→ **WHAT IS NEEDED**: Rewrite the data as a numbered list, starting at the line that contains "As visible in" and continuing through the end of the data, with blank lines omitted.

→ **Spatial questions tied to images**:
-=-=-=-=-

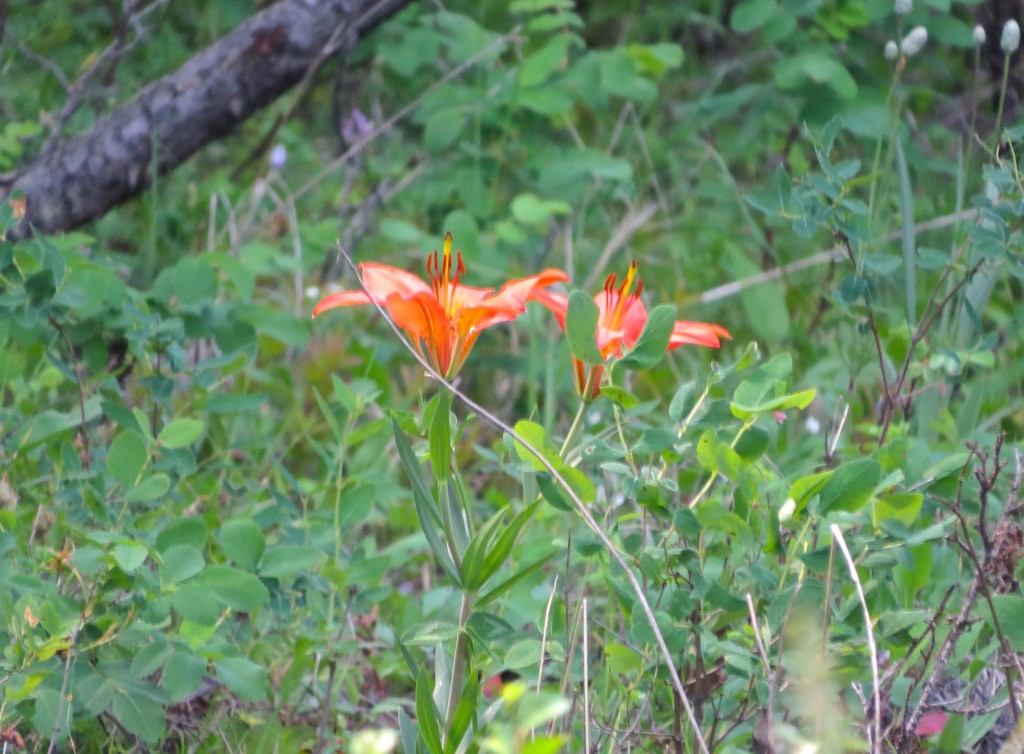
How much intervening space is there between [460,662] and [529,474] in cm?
23

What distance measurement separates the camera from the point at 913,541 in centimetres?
127

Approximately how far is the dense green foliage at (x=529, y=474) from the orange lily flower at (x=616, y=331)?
0.03 m

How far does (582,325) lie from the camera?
119cm

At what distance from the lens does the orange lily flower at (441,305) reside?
1.21m

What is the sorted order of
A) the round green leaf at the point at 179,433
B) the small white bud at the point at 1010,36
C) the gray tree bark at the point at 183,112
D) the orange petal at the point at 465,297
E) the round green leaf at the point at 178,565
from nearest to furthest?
1. the orange petal at the point at 465,297
2. the round green leaf at the point at 178,565
3. the round green leaf at the point at 179,433
4. the small white bud at the point at 1010,36
5. the gray tree bark at the point at 183,112

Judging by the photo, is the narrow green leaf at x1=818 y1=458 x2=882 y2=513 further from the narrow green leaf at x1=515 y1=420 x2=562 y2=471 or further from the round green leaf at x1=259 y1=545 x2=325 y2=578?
the round green leaf at x1=259 y1=545 x2=325 y2=578

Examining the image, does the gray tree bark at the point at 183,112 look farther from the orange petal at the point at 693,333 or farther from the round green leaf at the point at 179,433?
the orange petal at the point at 693,333

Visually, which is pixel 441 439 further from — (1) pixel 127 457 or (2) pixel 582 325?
(1) pixel 127 457

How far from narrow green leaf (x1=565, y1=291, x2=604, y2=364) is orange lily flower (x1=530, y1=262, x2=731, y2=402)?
0.12 feet

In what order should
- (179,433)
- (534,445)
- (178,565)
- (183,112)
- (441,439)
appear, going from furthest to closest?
(183,112) < (179,433) < (178,565) < (534,445) < (441,439)

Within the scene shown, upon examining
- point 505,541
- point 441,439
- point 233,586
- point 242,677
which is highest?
point 441,439

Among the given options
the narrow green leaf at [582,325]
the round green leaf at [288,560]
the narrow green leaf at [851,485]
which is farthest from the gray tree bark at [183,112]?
the narrow green leaf at [851,485]

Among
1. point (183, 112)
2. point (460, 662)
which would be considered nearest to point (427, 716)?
point (460, 662)

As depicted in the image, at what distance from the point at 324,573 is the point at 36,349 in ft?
3.23
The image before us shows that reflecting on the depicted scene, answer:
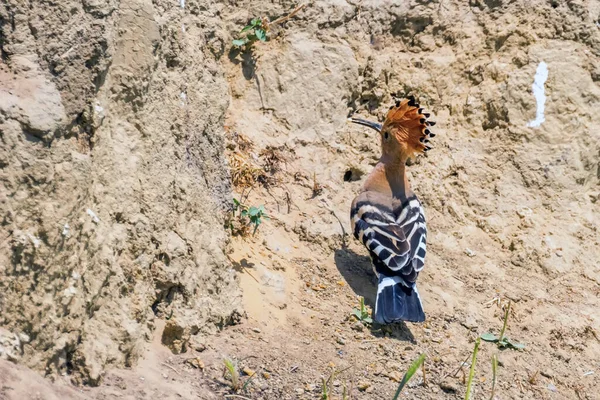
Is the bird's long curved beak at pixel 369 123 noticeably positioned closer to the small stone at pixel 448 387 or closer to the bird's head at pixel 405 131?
the bird's head at pixel 405 131

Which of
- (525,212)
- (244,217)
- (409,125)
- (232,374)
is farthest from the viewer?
(525,212)

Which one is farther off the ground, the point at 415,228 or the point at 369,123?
the point at 369,123

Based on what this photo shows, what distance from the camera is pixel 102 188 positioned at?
3348 millimetres

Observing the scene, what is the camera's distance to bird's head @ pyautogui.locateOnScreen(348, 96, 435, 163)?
17.8ft

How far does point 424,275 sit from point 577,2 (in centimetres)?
254

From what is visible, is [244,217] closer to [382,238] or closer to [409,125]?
[382,238]

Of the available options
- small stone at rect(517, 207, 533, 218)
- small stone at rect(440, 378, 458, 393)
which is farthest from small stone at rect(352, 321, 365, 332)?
small stone at rect(517, 207, 533, 218)

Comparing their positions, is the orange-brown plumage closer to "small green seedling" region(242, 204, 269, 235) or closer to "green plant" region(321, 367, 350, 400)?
"small green seedling" region(242, 204, 269, 235)

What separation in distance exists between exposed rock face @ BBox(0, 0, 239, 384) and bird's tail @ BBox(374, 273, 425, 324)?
87 centimetres

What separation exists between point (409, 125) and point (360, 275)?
3.57 feet

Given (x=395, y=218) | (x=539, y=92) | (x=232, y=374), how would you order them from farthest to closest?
1. (x=539, y=92)
2. (x=395, y=218)
3. (x=232, y=374)

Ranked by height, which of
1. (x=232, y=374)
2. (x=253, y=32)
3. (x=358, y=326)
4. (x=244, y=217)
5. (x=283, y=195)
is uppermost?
(x=253, y=32)

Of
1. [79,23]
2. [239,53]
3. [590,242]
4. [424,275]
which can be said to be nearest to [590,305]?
[590,242]

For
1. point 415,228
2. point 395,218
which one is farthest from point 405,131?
point 415,228
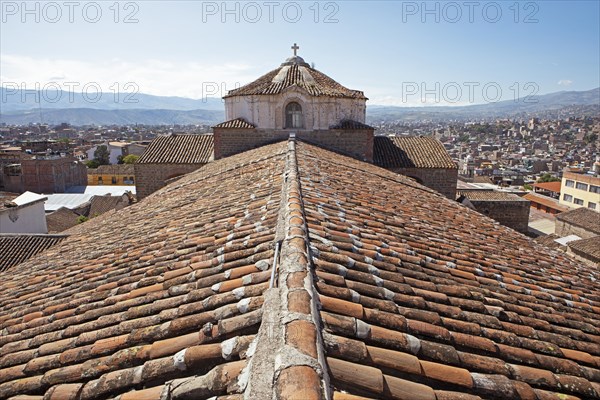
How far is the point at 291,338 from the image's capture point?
1.91m

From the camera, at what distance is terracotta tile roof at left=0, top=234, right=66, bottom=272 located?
11.4m

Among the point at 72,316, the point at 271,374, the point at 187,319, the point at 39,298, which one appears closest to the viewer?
the point at 271,374

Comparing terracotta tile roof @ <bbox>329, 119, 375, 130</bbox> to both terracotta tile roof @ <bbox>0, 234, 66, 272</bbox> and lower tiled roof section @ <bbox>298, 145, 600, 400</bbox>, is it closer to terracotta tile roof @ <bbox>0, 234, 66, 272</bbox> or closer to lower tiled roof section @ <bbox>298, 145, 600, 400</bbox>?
lower tiled roof section @ <bbox>298, 145, 600, 400</bbox>

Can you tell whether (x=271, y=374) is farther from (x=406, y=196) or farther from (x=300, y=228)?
(x=406, y=196)

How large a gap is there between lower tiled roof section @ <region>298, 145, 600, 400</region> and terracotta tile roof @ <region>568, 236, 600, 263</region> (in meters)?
16.8

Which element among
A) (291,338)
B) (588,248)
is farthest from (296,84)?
(588,248)

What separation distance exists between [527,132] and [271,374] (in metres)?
164

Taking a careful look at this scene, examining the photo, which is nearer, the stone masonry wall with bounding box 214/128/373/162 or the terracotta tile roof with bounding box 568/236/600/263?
the stone masonry wall with bounding box 214/128/373/162

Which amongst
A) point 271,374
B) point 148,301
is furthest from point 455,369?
point 148,301

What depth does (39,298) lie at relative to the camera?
4277 mm

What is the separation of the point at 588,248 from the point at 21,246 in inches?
937

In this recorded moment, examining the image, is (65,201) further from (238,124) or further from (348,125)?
(348,125)

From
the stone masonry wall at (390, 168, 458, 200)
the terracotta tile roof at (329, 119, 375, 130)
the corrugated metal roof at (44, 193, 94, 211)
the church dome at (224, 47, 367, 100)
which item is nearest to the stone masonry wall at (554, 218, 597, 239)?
the stone masonry wall at (390, 168, 458, 200)

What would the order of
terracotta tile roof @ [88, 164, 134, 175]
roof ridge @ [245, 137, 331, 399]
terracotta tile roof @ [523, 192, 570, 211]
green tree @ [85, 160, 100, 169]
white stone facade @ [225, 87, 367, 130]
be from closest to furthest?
roof ridge @ [245, 137, 331, 399], white stone facade @ [225, 87, 367, 130], terracotta tile roof @ [523, 192, 570, 211], terracotta tile roof @ [88, 164, 134, 175], green tree @ [85, 160, 100, 169]
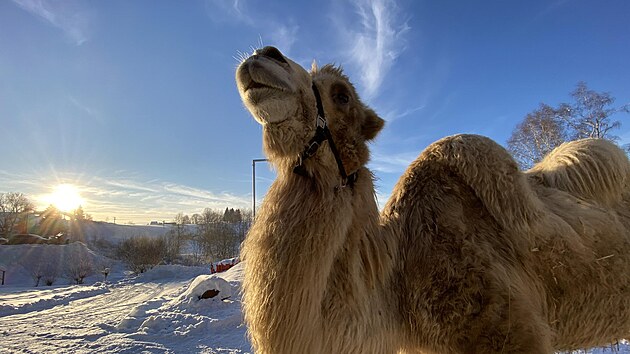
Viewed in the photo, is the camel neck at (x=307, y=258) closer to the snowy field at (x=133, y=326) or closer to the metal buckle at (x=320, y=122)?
the metal buckle at (x=320, y=122)

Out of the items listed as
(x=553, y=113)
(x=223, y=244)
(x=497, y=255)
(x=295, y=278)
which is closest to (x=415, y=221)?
(x=497, y=255)

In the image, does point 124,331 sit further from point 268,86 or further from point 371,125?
point 268,86

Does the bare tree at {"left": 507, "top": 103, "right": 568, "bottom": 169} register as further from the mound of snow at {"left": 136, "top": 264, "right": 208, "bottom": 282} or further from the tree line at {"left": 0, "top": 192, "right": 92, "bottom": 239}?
the tree line at {"left": 0, "top": 192, "right": 92, "bottom": 239}

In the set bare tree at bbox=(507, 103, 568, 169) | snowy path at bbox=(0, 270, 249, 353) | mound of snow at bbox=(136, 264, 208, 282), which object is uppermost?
bare tree at bbox=(507, 103, 568, 169)

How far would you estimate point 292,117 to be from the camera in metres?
2.02

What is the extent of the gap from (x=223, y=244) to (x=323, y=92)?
48.5 metres

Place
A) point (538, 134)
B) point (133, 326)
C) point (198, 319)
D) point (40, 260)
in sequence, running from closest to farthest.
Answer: point (133, 326), point (198, 319), point (538, 134), point (40, 260)

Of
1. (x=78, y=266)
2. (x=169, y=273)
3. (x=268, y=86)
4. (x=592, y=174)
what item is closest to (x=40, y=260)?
(x=78, y=266)

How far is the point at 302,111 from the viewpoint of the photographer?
2078 mm

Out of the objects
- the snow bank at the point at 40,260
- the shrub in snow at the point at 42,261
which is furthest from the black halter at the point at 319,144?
the shrub in snow at the point at 42,261

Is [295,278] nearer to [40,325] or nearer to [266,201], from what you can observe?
[266,201]

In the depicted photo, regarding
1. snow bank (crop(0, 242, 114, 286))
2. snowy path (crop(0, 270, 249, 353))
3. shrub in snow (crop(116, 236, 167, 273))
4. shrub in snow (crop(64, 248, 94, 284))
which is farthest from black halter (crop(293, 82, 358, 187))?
shrub in snow (crop(116, 236, 167, 273))

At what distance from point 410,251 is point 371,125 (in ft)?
2.68

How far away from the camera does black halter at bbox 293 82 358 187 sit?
212cm
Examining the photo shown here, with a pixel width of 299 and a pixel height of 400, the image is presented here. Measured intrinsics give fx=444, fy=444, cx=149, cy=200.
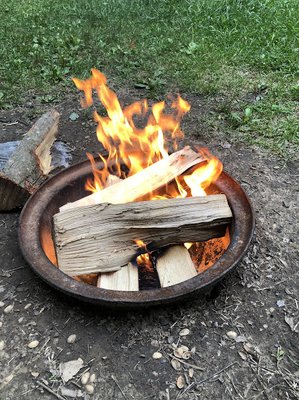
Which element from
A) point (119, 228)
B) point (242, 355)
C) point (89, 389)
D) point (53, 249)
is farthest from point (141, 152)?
point (89, 389)

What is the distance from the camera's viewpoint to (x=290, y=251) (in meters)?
3.14

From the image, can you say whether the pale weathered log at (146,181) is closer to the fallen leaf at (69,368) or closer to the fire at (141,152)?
the fire at (141,152)

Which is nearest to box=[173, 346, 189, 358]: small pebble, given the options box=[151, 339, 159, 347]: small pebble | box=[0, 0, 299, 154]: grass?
box=[151, 339, 159, 347]: small pebble

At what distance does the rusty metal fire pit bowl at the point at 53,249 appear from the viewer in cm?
248

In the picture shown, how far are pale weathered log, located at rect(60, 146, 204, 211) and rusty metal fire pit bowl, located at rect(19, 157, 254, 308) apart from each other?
19 cm

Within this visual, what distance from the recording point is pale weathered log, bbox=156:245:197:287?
9.15 feet

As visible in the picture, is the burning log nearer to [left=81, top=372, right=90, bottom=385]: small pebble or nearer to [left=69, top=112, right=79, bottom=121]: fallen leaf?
[left=69, top=112, right=79, bottom=121]: fallen leaf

-=-=-=-=-

→ **TASK RESPONSE**:
1. As visible in the picture, is the burning log nearer to [left=81, top=372, right=90, bottom=385]: small pebble or nearer to [left=69, top=112, right=79, bottom=121]: fallen leaf?
2. [left=69, top=112, right=79, bottom=121]: fallen leaf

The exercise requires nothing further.